### Consigne écrite
Recopiez, s'il vous plaît, les entrées de la ligne contenant « Presented in this » jusqu'à la fin des entrées incluse, en renommant « mosquito wing » en « insect wing » et sans rien changer d'autre.

### Entrées d'origine
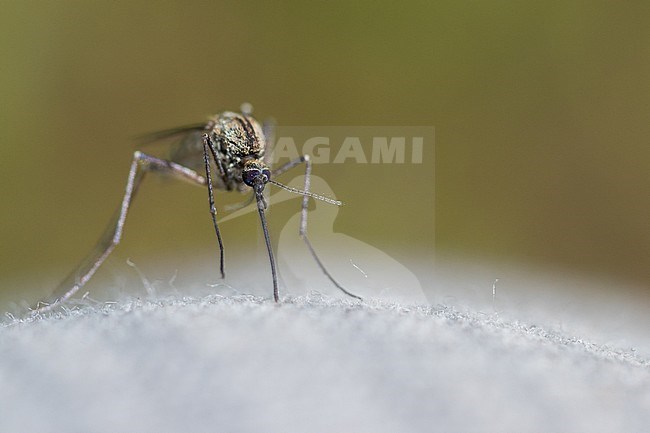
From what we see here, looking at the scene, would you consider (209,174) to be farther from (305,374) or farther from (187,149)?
(305,374)

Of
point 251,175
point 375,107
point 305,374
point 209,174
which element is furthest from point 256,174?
point 375,107

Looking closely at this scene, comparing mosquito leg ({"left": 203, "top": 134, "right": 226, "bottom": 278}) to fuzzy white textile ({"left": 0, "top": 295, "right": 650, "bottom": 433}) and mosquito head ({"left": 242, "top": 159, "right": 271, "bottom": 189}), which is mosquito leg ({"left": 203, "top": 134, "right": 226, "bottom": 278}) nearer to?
mosquito head ({"left": 242, "top": 159, "right": 271, "bottom": 189})

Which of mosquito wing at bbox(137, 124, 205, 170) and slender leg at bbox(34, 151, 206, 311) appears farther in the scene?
mosquito wing at bbox(137, 124, 205, 170)

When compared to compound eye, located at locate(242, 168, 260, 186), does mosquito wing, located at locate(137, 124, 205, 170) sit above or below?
above

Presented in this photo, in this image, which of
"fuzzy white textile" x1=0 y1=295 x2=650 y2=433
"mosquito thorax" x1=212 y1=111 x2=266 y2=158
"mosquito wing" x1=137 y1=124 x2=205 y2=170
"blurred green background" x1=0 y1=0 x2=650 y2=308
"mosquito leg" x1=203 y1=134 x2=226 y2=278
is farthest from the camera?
"blurred green background" x1=0 y1=0 x2=650 y2=308

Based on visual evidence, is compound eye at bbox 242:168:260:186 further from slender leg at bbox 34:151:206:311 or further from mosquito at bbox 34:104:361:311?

### Réponse à l'exercice
Presented in this photo, in this image, which of
"fuzzy white textile" x1=0 y1=295 x2=650 y2=433
"mosquito thorax" x1=212 y1=111 x2=266 y2=158
"insect wing" x1=137 y1=124 x2=205 y2=170
"blurred green background" x1=0 y1=0 x2=650 y2=308
"mosquito leg" x1=203 y1=134 x2=226 y2=278
is farthest from the camera?
"blurred green background" x1=0 y1=0 x2=650 y2=308

Based on visual evidence, is compound eye at bbox 242:168:260:186 further from slender leg at bbox 34:151:206:311 or further from mosquito at bbox 34:104:361:311?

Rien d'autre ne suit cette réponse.